Why it's slow. String-keyed switch (since Java 7) compiles to hashCode + equals on the strings — two indirections per case, plus the original string was likely allocated from JSON parsing or a database read.

Better:

public enum DiscountType { WELCOME, BLACK_FRIDAY, VIP, NONE }

public Money applyDiscount(DiscountType type, Money amount) {
    return switch (type) {
        case WELCOME      -> amount.times(0.9);
        case BLACK_FRIDAY -> amount.times(0.5);
        case VIP          -> amount.times(0.8);
        case NONE         -> amount;
    };
}

Enum switch compiles to a single tableswitch bytecode based on ordinal(). One ALU op vs two hash + compare. Plus exhaustiveness checking (must handle every enum constant) catches "I added a discount type and forgot to handle it" at compile time.


Methodology

For every change in this file, the discipline is the same:

  1. Profile first. async-profiler -e alloc for allocation hotspots; -e cpu for CPU hotspots.
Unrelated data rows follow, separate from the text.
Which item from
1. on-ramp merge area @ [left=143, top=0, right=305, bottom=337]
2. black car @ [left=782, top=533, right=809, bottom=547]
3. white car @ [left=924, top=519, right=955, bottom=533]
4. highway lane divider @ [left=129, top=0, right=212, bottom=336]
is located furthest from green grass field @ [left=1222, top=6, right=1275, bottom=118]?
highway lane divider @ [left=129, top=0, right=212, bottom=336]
If your "optimization" target isn't in the top 5%, you're polishing a non-bottleneck.
  2. Benchmark with JMH. Microbenchmarks are easy to fool yourself with — @State, @Warmup, @Measurement, Blackhole.consume. Numbers below 1 ns/op or above 1 ms/op should make you suspicious.
  3. Measure both throughput and allocation. -prof gc in JMH reports alloc.rate.norm — bytes allocated per operation. Often the real win.
  4. Confirm with the JIT. -XX:+PrintInlining, -XX:+PrintEliminateAllocations, -XX:+PrintAssembly (with hsdis). For 95% of code you don't need these — but for the hot 5% they're decisive.
  5. Test invariants didn't change. A faster equals that breaks the contract is not an optimization; it's a corrupted dataset waiting to happen.

The biggest performance wins from class design — by far — are fewer allocations, better locality, and smaller objects. Tweaking individual methods rarely moves the needle. Restructuring the data does.